Rescuers were racing against time to find survivors after flash floods killed at least 337 people in Pakistan’s Khyber Pakhtunkhwa province.
The northwestern province was struck by cloudbursts and torrential monsoon downpours on Friday, triggering flash floods and landslides in the mountainous Buner district.
Nearly 150 people were still missing, the Khyber Pakhtunkhwa Provincial Disaster Management Authority said on Sunday, and five army helicopters had been deployed to help find them.
Pakistani prime minister Shehbaz Sharif said he was “deeply anguished by the devastation caused by cloudbursts and flash floods”.
“The government is mobilising all resources for rescue and relief operations,” he added in a post on X.
Mohammad Suhail, a spokesperson for the emergency service, said 54 bodies had been found in Buner so far.
The provincial government declared an emergency in the districts of Buner, Swat, Shangla, Mansehra, Torghar, Bajaur, Upper Dir, Lower Dir and Battagram, the Dawn reported. The state of emergency will remain in place until 31 August.
Authorities warned of more deluges and possible landslides until Tuesday as higher-than-normal monsoon rains continued to lash the country.
The rains have killed at least 657 people across the South Asian country since 26 June, according to official data.
Emergency crews were using heavy machinery on Sunday to clear the debris of collapsed homes after families reported that some of their relatives were missing.
At least 24 people from one family died in the village of Qadar Nagar after floodwaters swept through their home on the eve of a wedding.

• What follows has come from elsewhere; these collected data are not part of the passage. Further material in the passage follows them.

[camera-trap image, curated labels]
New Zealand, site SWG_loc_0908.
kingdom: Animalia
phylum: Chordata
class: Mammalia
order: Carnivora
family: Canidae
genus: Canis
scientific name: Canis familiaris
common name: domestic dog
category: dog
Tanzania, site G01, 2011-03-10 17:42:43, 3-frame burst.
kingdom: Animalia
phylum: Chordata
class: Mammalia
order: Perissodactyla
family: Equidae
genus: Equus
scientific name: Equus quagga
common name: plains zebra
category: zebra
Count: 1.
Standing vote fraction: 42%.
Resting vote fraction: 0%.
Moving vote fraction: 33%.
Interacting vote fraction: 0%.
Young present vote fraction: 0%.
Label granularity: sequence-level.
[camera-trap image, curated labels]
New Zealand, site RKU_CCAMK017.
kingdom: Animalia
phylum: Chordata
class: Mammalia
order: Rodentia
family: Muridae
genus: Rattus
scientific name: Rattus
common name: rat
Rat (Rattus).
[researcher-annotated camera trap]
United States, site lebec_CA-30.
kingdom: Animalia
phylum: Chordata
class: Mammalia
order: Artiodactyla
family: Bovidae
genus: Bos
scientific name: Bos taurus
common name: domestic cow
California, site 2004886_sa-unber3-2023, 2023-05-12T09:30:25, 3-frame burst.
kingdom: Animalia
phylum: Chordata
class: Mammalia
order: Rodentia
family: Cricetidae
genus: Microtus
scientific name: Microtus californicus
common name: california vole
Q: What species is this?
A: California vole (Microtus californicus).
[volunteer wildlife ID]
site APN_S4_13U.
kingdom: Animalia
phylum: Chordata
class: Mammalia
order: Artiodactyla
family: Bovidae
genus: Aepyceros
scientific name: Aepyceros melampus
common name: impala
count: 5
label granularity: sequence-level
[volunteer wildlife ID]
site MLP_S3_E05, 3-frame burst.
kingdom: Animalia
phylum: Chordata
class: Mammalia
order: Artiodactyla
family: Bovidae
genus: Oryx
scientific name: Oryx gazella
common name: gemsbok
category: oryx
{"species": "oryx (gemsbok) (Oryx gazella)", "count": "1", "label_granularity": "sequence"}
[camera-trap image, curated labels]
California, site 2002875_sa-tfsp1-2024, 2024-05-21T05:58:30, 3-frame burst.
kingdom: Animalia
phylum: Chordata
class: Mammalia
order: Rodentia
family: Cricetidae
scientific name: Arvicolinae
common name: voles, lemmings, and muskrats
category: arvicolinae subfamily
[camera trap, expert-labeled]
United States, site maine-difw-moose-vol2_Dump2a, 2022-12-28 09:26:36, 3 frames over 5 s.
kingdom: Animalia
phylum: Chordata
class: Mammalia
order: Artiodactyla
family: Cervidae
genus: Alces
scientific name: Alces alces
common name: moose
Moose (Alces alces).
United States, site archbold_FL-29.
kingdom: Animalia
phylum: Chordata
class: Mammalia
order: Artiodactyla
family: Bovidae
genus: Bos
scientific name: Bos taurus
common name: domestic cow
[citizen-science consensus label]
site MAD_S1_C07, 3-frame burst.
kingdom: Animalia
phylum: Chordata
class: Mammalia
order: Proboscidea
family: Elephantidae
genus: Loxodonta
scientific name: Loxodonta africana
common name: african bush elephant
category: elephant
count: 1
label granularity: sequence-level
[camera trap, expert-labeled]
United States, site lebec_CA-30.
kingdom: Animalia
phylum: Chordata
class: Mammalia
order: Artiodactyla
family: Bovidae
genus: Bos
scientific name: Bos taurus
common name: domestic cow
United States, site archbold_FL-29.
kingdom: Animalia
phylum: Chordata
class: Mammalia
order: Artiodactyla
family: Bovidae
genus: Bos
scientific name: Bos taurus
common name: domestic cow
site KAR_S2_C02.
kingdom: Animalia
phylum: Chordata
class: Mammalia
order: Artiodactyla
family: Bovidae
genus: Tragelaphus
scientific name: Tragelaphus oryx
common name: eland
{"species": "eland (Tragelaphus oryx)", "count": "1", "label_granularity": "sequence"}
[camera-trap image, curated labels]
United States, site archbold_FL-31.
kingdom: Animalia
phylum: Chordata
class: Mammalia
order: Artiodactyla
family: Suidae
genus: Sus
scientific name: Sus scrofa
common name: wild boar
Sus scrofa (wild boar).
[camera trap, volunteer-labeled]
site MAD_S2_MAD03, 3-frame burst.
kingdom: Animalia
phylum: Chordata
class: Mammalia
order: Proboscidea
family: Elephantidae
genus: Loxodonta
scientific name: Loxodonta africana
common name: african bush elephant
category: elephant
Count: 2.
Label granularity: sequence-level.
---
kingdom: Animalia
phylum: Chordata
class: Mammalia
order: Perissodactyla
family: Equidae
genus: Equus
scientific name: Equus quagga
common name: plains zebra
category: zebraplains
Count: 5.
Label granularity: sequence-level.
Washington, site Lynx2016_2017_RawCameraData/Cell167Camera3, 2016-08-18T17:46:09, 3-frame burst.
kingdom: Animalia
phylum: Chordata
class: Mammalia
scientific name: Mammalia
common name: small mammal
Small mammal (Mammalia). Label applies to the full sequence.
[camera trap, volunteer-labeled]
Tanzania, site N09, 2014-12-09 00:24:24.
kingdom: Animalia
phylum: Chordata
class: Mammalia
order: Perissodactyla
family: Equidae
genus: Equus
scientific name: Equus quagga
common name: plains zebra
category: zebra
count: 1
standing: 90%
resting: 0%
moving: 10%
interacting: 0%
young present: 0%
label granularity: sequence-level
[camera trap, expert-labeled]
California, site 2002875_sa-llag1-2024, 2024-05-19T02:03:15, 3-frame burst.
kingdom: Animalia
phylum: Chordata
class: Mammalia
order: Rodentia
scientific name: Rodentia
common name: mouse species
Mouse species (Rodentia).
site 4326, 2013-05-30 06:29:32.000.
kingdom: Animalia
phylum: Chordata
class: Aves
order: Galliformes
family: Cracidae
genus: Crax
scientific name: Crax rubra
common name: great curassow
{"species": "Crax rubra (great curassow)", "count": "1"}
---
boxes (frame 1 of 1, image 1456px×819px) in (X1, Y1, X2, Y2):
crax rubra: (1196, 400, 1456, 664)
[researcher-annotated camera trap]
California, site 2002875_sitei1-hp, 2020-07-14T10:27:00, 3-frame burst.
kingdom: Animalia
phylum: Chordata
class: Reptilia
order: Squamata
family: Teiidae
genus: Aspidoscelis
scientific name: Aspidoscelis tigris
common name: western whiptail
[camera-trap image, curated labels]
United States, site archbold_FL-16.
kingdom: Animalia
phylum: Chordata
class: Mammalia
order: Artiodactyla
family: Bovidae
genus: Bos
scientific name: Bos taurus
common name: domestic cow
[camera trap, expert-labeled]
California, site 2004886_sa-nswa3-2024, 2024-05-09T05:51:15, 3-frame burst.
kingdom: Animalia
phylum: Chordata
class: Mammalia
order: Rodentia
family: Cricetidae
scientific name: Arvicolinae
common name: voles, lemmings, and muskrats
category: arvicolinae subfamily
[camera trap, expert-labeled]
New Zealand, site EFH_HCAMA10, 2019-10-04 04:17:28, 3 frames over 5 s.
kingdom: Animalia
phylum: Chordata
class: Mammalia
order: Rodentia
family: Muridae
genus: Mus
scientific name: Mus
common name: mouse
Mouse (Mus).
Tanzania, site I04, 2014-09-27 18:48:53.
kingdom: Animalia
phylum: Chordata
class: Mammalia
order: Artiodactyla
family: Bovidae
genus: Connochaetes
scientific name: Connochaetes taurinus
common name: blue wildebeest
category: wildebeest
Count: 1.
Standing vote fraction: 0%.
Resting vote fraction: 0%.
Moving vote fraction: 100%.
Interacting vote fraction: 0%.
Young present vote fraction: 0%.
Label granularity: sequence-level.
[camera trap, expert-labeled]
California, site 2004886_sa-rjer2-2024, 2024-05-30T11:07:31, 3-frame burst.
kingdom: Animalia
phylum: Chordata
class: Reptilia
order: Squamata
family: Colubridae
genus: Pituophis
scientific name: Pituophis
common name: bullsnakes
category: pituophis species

The head of the family, Umar Khan, said he survived because he was out of the house at the time. He said at least four of his relatives were yet to be found.
Government criticised for late warning
People in Buner accused authorities of failing to alert them after intense rainfall and cloudbursts triggered flooding and landslides. There was no warning broadcast from mosque loudspeakers, a traditional method in remote areas.
The government said that while an early warning system was in place, the sudden downpour in Buner was so intense that the deluge struck before residents could be alerted.
Lt Gen Inam Haider, chair of the National Disaster Management Authority, told a news conference that Pakistan was experiencing shifting weather patterns because of climate change.
Since the monsoon season began in June, the country had received 50 per cent more rainfall than in the same period last year, he added.
He warned that heavy rainfall was forecast to continue through the month.
Idrees Mahsud, a disaster management official, said Pakistan’s early warning system used satellite imagery and meteorological data to send alerts to local authorities. These were then shared through the media and community leaders. He said monsoon rains that once only swelled rivers now also triggered urban flooding.
Saqib Hassan, 50, a local businessman, told the Associated Press that a last-minute announcement from a nearby mosque was the only warning they got to evacuate their homes in the small town of Sarwarabad in Khyber Pakhtunkhwa.
“We are homeless now. Our houses have been destroyed. All the government has given us is food rations and seven tents, where we’ve been living for the past two weeks,” he said.
UN secretary general Antonio Guterres expressed his “deep sorrow at the lives tragically lost due to the recent flash floods in India and Pakistan”.
“The UN Country Teams are at the disposal of government to provide necessary assistance,” his office said.
Pakistan is highly vulnerable to natural disasters. In 2022, a record-breaking monsoon killed nearly 1,700 people and destroyed millions of homes.
A study by the World Weather Attribution, an international group of scientists studying global warming’s role in extreme weather, found that rainfall from 24 June to 23 July in the South Asian country was 10-15 per cent heavier because of climate change.
Khalid Khan, a weather expert, said Pakistan produced less than 1 per cent of planet-warming emissions but faced heatwaves, heavy rains, glacial outburst floods and now cloudbursts, underscoring how climate change was devastating communities.